Wednesday, August 31, 2011

Profound Alienation

Ah, the deep and profound alienation that comes from never having been young, yet living in a youth obsessed culture.

When I was nineteen, I had an argument with my friend Tim. Tim and I have always loved each other and rarely understood each other. I can't recall what he had either just done or was planning to do, but during a visit to my apartment, he said, "I'm going to be so embarrassed by this in a few years." Now, however, he was giddy about it.

You know the annoying kid who stands there yelling at all the other kids to get out of the makeshift go kart, rocket or whatever else they've built, because they'll hurt themselves? That was me. Tim was the kid who'd be building the vehicle and perching it on top of a steep hill.

"If you know it's stupid, and you know you're going to be embarrassed by it, why do it?" I wanted to know.

Tim looked at me as if the answer was obvious. "Because you have to do things; you have to experience life."

"And that means being stupid?

"At our age, yes."

That kind of thinking undid me. "That is the most ridiculous, age discriminatory thing I've ever heard!"

"Discriminatory? How do you figure?"

· · · · ·

List every line of dialogue Tim speaks in the post about profound alienation above, quoted word for word.

**Extracted data:**
· · · · ·

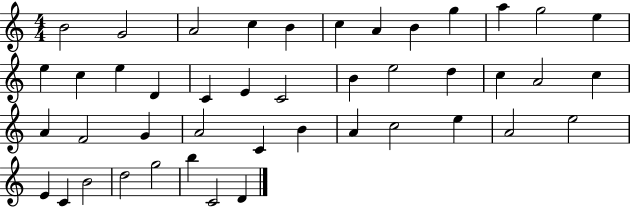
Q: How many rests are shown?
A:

· · · · ·

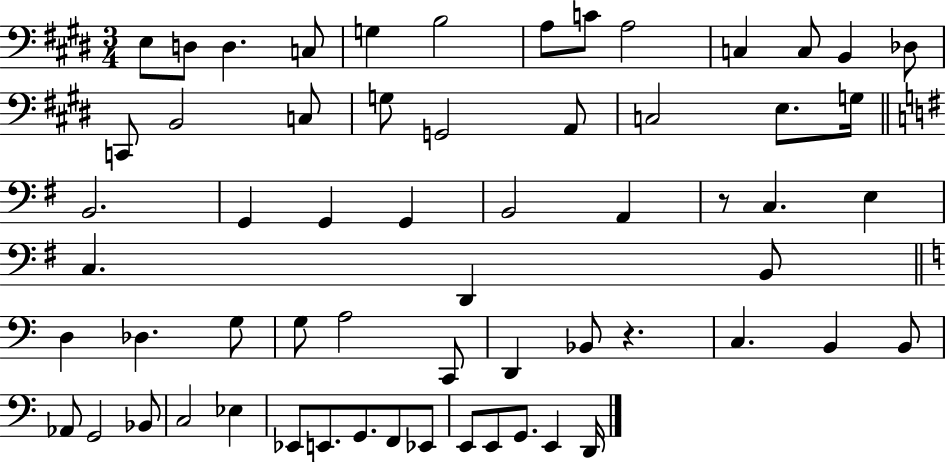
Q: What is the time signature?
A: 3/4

· · · · ·

**Output:**
1. "I'm going to be so embarrassed by this in a few years."
2. "Because you have to do things; you have to experience life."
3. "At our age, yes."
4. "Discriminatory? How do you figure?"